She was always special, you know those students when you have them, earnest yet joyful, engaged and interested, smart and kind. A colleague of mine once said, “The truth about Brigit, and students like her, is that they really don’t need us; we need them.”And I have never forgotten that. A middle-school miracle among my eighth grade charges, shining on those around her, and making them shine, too.
And that glow of knowing continued growing. In her senior year as a student at a selective high school, she chose to complete her senior project with me. She committed to four days a week, four hours each morning, working with my latest crop of eighth graders on a technology integration project. But she did so much more than that! I was to be her mentor; in fact, the learning was reciprocal.

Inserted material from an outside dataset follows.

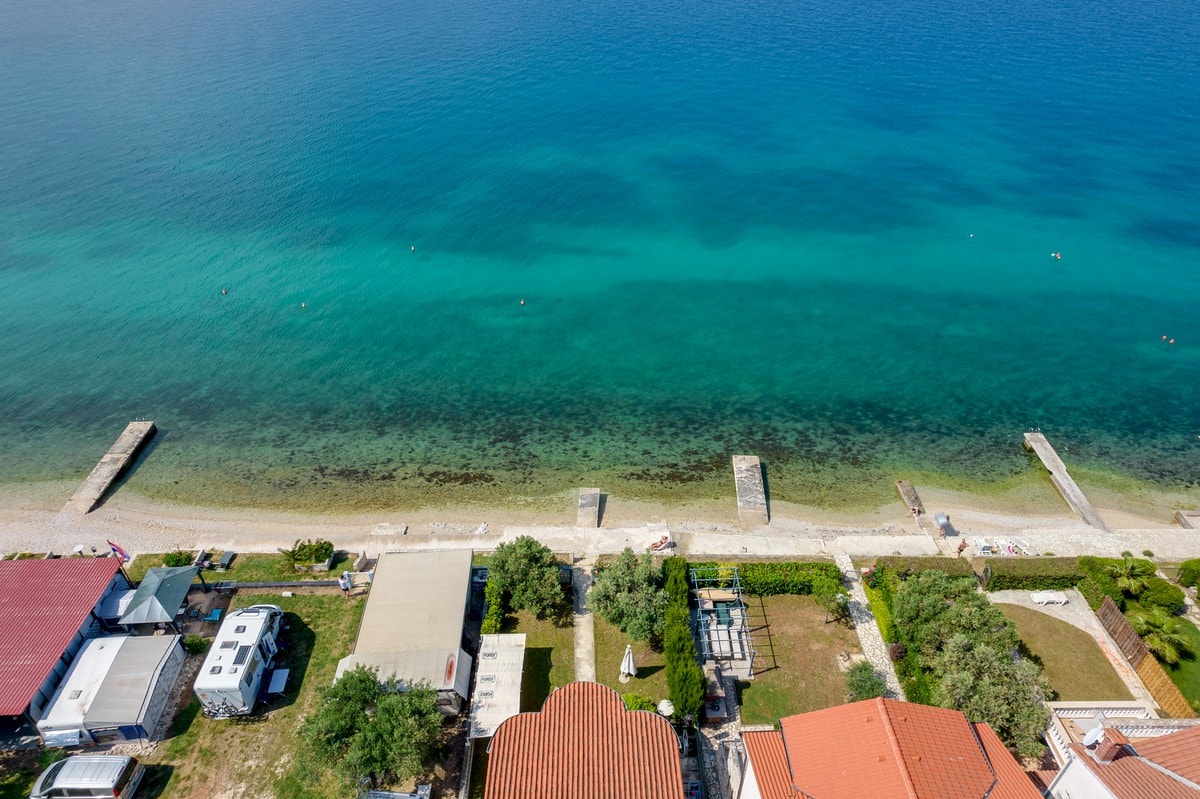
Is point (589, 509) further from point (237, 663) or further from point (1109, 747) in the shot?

She became a working member of our teaching team, and the kids loved her. We were participating in the National Writing Project’s collaboration with Google in their “Letters to the President.” The enterprise demanded a lot of preparation and conferring while students worked as writers with a true purpose and audience. Naturally Brigit added to our technology knowledge, but more than that, she engaged with these student writers, and students who once eschewed writing, changed. She nudged them gently toward expertise.
On her final day with us, the project successfully completed and her time with us over, we met on the rug for cake and conversation, a parting “chalk talk,” and she invited them to ask questions. “So are you going to college to be a teacher?”

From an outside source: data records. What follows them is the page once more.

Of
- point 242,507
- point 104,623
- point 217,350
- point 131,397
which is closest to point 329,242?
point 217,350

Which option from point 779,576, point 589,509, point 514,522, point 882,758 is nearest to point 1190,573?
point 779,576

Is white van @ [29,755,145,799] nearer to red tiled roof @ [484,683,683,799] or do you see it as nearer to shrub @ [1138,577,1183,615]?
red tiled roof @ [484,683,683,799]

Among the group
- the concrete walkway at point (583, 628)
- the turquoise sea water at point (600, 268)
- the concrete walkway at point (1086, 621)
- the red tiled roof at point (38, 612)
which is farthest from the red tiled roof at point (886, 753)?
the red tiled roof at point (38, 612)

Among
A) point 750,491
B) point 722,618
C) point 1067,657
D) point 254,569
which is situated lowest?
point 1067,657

“Oh, no, ” Brigit replied. “I’m not going to be a teacher.”
Puzzled the young man continued, “Then why did you come here to be with us for your school project?”

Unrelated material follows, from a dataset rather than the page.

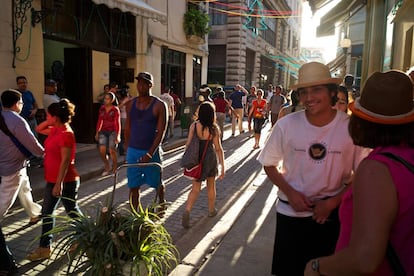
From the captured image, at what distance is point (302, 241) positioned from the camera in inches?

“I learned to write in this room. That’s why I came,” she replied without hesitation.
She didn’t look up at me; her eyes remained on the student—it was a matter-of-fact statement, and one that is hardly the truth—but if she had have, she’d have seen a light there that has burned brightly ever since.
This is not my only Brigit story. New stories arise as she, a now-thirty-year old, continues to include me in her life. Today she and her husband(!) and I are hiking during their visit from New Jersey to Oregon. Maybe I’ll have a new chapter to share next Tuesday.